§ **Required work**: Output every record below verbatim, with each line reproduced character for character.
-- Dataset excerpts start --
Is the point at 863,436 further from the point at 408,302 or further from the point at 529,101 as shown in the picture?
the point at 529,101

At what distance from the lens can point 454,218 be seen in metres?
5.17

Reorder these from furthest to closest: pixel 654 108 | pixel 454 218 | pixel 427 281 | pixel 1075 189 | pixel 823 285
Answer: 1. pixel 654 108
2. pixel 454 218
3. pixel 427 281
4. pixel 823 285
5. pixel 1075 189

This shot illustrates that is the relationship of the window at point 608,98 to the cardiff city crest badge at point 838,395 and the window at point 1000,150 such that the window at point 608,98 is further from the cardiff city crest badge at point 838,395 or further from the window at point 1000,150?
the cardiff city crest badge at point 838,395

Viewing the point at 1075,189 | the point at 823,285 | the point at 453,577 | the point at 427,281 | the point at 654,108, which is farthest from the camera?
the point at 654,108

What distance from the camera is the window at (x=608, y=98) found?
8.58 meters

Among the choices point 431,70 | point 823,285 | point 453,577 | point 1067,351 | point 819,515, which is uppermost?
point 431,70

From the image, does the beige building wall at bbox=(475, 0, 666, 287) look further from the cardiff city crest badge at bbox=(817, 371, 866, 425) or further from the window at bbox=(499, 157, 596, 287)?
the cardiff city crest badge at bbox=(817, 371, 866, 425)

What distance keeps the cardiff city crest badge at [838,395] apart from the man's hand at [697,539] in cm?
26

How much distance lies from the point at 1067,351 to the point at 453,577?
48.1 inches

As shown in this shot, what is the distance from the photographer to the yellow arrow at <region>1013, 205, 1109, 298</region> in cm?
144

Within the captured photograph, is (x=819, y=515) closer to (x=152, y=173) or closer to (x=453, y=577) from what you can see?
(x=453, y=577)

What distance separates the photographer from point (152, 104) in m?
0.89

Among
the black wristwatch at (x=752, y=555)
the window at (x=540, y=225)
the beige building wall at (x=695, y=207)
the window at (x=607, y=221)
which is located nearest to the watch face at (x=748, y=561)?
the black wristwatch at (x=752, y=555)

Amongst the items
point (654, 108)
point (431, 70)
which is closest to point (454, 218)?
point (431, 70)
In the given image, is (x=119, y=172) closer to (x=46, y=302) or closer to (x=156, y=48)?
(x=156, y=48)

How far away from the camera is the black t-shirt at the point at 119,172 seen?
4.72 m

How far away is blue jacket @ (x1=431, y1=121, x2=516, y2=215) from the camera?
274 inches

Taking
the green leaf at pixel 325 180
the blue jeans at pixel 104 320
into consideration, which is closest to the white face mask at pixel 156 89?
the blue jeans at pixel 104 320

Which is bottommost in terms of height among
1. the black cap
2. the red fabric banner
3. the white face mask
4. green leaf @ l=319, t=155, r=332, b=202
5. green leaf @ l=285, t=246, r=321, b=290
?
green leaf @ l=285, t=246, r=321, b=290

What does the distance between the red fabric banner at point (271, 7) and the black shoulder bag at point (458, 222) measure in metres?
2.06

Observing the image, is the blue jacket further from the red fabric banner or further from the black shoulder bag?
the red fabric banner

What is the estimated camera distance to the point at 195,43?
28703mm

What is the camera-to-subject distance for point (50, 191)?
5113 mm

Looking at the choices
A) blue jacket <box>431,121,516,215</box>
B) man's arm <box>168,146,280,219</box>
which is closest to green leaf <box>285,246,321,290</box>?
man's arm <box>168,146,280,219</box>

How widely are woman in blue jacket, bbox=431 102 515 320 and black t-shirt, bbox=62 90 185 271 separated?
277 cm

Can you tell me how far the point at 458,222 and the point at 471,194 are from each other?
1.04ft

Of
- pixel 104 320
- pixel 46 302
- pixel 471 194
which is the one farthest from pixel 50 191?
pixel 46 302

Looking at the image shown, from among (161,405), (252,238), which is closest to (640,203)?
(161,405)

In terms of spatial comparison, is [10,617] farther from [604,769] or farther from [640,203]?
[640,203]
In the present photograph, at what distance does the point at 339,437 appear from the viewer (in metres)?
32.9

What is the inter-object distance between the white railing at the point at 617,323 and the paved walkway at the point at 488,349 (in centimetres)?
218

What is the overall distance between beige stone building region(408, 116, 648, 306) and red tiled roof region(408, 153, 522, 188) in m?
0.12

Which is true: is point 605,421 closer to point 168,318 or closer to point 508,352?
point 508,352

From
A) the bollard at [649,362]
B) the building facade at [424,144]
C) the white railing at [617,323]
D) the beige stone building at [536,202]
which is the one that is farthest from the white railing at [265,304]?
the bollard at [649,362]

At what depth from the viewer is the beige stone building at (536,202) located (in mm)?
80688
-- Dataset excerpts end --
§ **Answer in full**:
Is the point at 863,436 further from the point at 408,302 or further from the point at 529,101 as shown in the picture?
the point at 529,101

At what distance from the lens can point 454,218 be seen in metres?
5.17

Reorder these from furthest to closest: pixel 654 108 | pixel 454 218 | pixel 427 281 | pixel 1075 189 | pixel 823 285
Answer: 1. pixel 654 108
2. pixel 454 218
3. pixel 427 281
4. pixel 823 285
5. pixel 1075 189

This shot illustrates that is the relationship of the window at point 608,98 to the cardiff city crest badge at point 838,395 and the window at point 1000,150 such that the window at point 608,98 is further from the cardiff city crest badge at point 838,395 or further from the window at point 1000,150?
the cardiff city crest badge at point 838,395

Viewing the point at 1075,189 | the point at 823,285 | the point at 453,577 | the point at 427,281 | the point at 654,108, which is farthest from the camera?
the point at 654,108

What distance from the camera is the window at (x=608, y=98) found?
8.58 meters

Among the choices point 431,70 | point 823,285 | point 453,577 | point 1067,351 | point 819,515, which is uppermost?
point 431,70

From the image, does the beige building wall at bbox=(475, 0, 666, 287) look further from the cardiff city crest badge at bbox=(817, 371, 866, 425) or further from the window at bbox=(499, 157, 596, 287)?
the cardiff city crest badge at bbox=(817, 371, 866, 425)

What distance keeps the cardiff city crest badge at [838,395] apart from the man's hand at [697,539] in cm?
26

How much distance lies from the point at 1067,351 to the point at 453,577?
48.1 inches

As shown in this shot, what is the distance from the photographer to the yellow arrow at <region>1013, 205, 1109, 298</region> in cm?
144

Within the captured photograph, is (x=819, y=515) closer to (x=152, y=173) or closer to (x=453, y=577) from what you can see?
(x=453, y=577)

What distance separates the photographer from point (152, 104) in m?
0.89

Among
the black wristwatch at (x=752, y=555)
the window at (x=540, y=225)
the beige building wall at (x=695, y=207)
the window at (x=607, y=221)
which is located nearest to the watch face at (x=748, y=561)?
the black wristwatch at (x=752, y=555)

Amongst the items
point (654, 108)
point (431, 70)
which is closest to point (454, 218)?
point (431, 70)
In the given image, is (x=119, y=172) closer to (x=46, y=302) or closer to (x=156, y=48)?
(x=156, y=48)

How far away from the camera is the black t-shirt at the point at 119,172 seen?
4.72 m

How far away is blue jacket @ (x1=431, y1=121, x2=516, y2=215) from the camera?
274 inches

Taking
the green leaf at pixel 325 180
the blue jeans at pixel 104 320
into consideration, which is closest to the white face mask at pixel 156 89?
the blue jeans at pixel 104 320

Which is bottommost in terms of height among
1. the black cap
2. the red fabric banner
3. the white face mask
4. green leaf @ l=319, t=155, r=332, b=202
5. green leaf @ l=285, t=246, r=321, b=290
?
green leaf @ l=285, t=246, r=321, b=290

What does the distance between the red fabric banner at point (271, 7) and the black shoulder bag at point (458, 222) measure in metres?
2.06

Observing the image, is the blue jacket further from the red fabric banner or further from the black shoulder bag?
the red fabric banner

What is the estimated camera distance to the point at 195,43?
28703mm

What is the camera-to-subject distance for point (50, 191)?
5113 mm

Looking at the choices
A) blue jacket <box>431,121,516,215</box>
B) man's arm <box>168,146,280,219</box>
which is closest to green leaf <box>285,246,321,290</box>?
man's arm <box>168,146,280,219</box>

How widely are woman in blue jacket, bbox=431 102 515 320 and black t-shirt, bbox=62 90 185 271 separated?
277 cm

Can you tell me how far the point at 458,222 and the point at 471,194 are from each other?
1.04ft

Of
- pixel 104 320
- pixel 46 302
- pixel 471 194
which is the one farthest from pixel 50 191?
pixel 46 302

Looking at the image shown, from among (161,405), (252,238), which is closest to (640,203)?
(161,405)

In terms of spatial comparison, is [10,617] farther from [604,769] or farther from [640,203]?
[640,203]
In the present photograph, at what distance does the point at 339,437 appear from the viewer (in metres)?
32.9

What is the inter-object distance between the white railing at the point at 617,323 and the paved walkway at the point at 488,349 (in centimetres)?
218

What is the overall distance between beige stone building region(408, 116, 648, 306) and red tiled roof region(408, 153, 522, 188) in m?
0.12

Which is true: is point 605,421 closer to point 168,318 or closer to point 508,352?
point 508,352

From
A) the bollard at [649,362]
B) the building facade at [424,144]
C) the white railing at [617,323]
D) the beige stone building at [536,202]
which is the one that is farthest from the white railing at [265,304]?
the bollard at [649,362]

At what depth from the viewer is the beige stone building at (536,202) located (in mm)?
80688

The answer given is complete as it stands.